There’s a scene where Ifrah goes back to Somalia to confront her grandmother for allowing the FGM to happen to Ifrah. Hassan pops up out of nowhere and tells Ifrah, “Good girls keep things private and don’t talk.” Ifrah replies defiantly, “I will not be silenced! Not now, not ever, not even for my family!”
“A Girl From Mogadishu” has an important story to tell, but there are some flaws in how it’s told. The dialogue and narration are often simplistic and predictable. And the movie needed better editing, so that the story didn’t seem so choppy and jumbled during the flashback and flash-forward scenes. However, the acting, especially from King in the lead role, elevates the often-trite screenplay.

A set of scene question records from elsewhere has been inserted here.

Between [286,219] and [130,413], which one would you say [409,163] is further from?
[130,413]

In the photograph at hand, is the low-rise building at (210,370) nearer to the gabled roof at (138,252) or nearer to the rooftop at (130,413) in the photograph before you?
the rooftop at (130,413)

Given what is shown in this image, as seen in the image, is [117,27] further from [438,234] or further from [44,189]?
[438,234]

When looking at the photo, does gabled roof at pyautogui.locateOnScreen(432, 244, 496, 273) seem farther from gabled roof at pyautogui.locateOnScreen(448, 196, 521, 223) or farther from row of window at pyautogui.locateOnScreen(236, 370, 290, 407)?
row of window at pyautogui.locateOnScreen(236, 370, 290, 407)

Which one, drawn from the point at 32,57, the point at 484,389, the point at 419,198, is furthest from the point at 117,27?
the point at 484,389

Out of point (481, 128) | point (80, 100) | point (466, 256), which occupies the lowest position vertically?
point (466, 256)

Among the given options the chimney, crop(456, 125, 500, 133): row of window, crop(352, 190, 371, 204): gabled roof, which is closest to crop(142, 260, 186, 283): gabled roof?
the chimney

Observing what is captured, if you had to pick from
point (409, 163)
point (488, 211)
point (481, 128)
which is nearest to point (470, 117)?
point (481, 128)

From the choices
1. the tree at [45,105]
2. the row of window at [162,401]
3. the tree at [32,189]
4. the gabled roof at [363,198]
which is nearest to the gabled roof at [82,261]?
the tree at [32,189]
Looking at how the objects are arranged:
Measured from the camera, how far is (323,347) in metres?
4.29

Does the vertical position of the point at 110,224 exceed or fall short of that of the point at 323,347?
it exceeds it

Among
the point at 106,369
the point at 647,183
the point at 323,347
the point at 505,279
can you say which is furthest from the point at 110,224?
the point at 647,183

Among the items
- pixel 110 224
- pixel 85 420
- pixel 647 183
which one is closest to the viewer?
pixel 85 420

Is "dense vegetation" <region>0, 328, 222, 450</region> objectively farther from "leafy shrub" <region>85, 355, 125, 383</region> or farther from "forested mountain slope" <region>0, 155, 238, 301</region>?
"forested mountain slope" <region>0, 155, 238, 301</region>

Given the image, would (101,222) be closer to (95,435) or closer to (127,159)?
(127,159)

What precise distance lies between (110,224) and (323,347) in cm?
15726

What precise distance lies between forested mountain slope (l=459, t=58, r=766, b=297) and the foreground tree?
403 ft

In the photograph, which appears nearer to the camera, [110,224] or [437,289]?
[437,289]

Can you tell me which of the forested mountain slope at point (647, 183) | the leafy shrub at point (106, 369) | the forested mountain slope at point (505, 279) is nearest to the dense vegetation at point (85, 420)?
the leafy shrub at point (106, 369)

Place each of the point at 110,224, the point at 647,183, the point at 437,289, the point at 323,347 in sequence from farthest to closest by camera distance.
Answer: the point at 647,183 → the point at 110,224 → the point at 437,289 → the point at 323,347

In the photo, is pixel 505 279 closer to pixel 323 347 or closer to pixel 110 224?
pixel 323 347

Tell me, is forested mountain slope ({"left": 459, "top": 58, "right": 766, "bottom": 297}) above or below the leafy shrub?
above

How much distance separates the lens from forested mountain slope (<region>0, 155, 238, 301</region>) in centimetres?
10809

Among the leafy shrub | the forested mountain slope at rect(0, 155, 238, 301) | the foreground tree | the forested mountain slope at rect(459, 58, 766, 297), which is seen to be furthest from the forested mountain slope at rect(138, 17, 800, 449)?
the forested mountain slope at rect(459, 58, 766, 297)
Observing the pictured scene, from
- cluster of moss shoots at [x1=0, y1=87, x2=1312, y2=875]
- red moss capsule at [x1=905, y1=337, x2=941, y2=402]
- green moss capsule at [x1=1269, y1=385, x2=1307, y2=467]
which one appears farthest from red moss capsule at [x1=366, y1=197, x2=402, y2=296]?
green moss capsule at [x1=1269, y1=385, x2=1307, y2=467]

Her performance is worth watching, even if she has to say a lot of lines that could have been written better.
The production design (by Emma Pucci) and costume design (by Nathalie Leborgne) complement the movie very well. For example, the film does a convincing recreation of Barack Obama’s 2011 visit to Ireland, with Ifrah among the thousands of people who went to see him give an outdoor speech in Dublin. Ifrah is also involved in doing fashion shows to raise money for her cause. Those fashion shows are depicted quite nicely in the film.
There are many scenes in “A Girl From Mogadishu” that look like a made-for-TV movie instead of a truly cinematic experience. Despite its flaws, “A Girl From Mogadishu” has emotional authenticity and respect for the traumatic subject matter (the real Ifrah Ahmed was a consultant for the movie), considering that FGM is rarely acknowledged in narrative feature films. This movie will help make people more aware that trying to stop FGM is not just a “women’s issue.” It’s also about human rights.
Showtime Women premiered “A Girl From Mogadishu” on July 15, 2020, and the movie is available on Showtime’s on-demand platforms. Pembridge Pictures will release the film internationally from November 25, 2020 to December 10, 2020.